* **WHAT THE EXERCISE ASKS**
Output the lines of the items as a numbered list, from the first line through the line containing "8539 millimetres", inclusive. Omit blank lines.

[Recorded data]
###

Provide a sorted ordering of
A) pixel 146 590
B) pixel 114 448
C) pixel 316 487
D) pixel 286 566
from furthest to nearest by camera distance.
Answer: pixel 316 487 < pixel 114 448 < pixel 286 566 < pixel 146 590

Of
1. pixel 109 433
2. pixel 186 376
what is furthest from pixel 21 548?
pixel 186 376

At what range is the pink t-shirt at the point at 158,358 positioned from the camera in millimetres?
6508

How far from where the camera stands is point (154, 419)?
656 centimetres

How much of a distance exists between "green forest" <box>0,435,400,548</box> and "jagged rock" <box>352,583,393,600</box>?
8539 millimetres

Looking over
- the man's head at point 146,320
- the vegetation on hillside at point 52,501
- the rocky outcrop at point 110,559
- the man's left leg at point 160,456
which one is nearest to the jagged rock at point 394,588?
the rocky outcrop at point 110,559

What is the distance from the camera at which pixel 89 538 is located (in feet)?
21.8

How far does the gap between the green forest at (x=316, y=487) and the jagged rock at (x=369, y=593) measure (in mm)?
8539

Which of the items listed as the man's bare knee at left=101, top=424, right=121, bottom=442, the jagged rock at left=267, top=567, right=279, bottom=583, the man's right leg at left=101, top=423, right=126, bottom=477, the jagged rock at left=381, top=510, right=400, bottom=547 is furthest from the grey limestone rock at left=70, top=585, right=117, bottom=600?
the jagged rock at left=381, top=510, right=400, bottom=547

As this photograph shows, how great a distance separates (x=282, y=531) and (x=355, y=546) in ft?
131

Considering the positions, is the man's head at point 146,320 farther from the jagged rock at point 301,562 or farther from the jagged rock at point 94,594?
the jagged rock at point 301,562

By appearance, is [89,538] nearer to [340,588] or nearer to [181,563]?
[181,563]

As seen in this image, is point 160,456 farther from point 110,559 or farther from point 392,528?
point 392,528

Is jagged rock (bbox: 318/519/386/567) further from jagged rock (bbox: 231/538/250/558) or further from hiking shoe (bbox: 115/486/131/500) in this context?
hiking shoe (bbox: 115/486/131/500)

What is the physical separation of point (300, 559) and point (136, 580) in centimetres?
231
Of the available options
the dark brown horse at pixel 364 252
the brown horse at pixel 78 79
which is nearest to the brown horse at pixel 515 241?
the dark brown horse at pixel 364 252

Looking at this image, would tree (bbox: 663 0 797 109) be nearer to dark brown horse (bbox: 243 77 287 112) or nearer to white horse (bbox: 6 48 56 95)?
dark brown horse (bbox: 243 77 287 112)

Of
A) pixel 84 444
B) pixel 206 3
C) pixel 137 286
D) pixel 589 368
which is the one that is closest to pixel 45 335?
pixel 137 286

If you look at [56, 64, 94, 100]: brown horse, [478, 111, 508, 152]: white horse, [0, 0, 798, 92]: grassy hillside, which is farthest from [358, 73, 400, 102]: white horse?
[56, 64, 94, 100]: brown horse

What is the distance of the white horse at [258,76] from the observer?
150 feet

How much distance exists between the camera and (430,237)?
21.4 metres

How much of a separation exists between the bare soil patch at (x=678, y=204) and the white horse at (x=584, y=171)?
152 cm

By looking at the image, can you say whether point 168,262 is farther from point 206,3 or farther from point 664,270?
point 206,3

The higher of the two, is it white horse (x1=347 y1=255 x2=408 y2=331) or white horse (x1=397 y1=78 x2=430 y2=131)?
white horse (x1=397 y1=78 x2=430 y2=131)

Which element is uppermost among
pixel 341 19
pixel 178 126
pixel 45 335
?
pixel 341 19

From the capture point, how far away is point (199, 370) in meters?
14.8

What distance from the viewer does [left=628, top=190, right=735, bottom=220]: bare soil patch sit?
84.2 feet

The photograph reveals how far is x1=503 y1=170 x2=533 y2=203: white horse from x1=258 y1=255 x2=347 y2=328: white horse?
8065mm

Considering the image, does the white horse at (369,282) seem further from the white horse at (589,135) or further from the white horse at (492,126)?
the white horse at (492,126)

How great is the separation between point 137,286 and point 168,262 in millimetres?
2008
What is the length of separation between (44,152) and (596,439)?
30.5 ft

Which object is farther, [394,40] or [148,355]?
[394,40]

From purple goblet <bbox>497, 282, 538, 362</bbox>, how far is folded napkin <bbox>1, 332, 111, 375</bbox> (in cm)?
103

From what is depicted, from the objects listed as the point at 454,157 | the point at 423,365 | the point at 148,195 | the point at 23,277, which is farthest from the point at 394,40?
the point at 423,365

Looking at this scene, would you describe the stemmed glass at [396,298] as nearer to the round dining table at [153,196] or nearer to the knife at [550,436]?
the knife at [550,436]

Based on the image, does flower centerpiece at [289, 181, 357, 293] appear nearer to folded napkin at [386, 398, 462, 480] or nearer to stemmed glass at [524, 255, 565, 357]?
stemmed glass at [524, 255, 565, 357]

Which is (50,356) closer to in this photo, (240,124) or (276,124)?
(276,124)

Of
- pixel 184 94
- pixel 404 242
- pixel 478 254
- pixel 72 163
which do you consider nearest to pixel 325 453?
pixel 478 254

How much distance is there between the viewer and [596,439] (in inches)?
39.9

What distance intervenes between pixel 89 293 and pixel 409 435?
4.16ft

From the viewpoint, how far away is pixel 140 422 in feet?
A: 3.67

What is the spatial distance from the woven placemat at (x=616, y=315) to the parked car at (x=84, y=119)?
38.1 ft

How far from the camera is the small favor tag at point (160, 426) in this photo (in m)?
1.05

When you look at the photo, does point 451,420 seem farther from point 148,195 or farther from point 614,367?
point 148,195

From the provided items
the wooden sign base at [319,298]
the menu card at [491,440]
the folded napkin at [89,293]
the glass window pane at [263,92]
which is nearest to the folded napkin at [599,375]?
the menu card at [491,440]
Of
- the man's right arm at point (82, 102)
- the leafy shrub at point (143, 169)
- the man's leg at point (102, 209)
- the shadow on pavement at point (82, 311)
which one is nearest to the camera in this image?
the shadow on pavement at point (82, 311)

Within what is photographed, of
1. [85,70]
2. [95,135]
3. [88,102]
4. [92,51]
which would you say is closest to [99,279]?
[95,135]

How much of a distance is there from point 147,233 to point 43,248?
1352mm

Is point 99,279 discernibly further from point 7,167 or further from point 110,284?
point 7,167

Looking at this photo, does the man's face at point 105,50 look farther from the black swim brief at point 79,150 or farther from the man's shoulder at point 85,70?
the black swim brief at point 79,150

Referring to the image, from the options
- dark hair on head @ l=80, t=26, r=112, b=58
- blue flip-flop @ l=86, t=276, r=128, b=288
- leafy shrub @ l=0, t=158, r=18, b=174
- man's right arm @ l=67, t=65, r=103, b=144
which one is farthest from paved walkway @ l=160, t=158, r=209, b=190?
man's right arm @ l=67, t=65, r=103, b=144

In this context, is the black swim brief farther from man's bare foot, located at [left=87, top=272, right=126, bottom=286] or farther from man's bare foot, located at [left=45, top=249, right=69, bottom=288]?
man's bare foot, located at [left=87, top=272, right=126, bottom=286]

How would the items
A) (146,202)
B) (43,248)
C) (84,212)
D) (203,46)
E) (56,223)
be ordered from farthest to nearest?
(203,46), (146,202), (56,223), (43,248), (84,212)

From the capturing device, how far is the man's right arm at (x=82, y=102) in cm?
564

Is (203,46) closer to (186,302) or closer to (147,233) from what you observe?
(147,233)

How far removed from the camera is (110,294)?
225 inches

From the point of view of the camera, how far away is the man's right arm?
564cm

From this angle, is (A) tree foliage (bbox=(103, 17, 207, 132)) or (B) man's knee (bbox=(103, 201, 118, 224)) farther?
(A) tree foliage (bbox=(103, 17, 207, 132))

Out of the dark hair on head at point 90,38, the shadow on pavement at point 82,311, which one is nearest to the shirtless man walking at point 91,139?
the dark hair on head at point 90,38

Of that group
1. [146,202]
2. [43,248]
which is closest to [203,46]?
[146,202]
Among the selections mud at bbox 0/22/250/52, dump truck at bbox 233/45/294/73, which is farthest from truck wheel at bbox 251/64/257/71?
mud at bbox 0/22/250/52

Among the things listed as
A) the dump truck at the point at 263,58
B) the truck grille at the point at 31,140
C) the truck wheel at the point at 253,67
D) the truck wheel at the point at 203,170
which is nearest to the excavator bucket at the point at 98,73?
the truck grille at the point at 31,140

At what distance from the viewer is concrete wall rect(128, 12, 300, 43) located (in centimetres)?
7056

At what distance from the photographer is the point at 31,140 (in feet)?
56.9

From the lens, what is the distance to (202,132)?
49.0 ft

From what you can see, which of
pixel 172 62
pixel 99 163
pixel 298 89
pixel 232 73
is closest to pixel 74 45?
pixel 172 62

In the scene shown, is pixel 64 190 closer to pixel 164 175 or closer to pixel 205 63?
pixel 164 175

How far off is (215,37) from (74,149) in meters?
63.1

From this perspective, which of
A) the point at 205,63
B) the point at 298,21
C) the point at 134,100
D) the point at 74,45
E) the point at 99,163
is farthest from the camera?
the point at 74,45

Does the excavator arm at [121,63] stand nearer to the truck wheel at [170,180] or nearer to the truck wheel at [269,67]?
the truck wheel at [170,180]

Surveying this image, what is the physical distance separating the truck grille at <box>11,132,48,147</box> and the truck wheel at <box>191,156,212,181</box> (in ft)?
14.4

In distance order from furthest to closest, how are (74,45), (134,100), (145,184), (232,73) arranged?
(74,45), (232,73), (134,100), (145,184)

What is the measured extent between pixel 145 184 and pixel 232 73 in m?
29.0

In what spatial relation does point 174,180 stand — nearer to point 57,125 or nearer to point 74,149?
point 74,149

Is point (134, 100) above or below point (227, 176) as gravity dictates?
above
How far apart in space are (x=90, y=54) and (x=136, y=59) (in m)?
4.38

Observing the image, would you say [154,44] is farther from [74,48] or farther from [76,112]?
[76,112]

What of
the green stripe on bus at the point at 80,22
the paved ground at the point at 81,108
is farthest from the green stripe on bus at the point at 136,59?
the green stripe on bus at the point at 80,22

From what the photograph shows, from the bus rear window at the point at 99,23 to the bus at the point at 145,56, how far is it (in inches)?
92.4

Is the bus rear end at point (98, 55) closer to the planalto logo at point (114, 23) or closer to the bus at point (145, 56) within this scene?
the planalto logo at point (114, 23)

###

* **EXPECTED OUTPUT**
1. Provide a sorted ordering of
2. A) pixel 146 590
3. B) pixel 114 448
4. C) pixel 316 487
5. D) pixel 286 566
6. from furthest to nearest by camera distance.
7. Answer: pixel 316 487 < pixel 114 448 < pixel 286 566 < pixel 146 590
8. Of
9. 1. pixel 109 433
10. 2. pixel 186 376
11. what is furthest from pixel 21 548?
12. pixel 186 376
13. At what range is the pink t-shirt at the point at 158,358 positioned from the camera in millimetres?
14. 6508
15. How far from where the camera stands is point (154, 419)?
16. 656 centimetres
17. How much of a distance exists between "green forest" <box>0,435,400,548</box> and "jagged rock" <box>352,583,393,600</box>?
18. 8539 millimetres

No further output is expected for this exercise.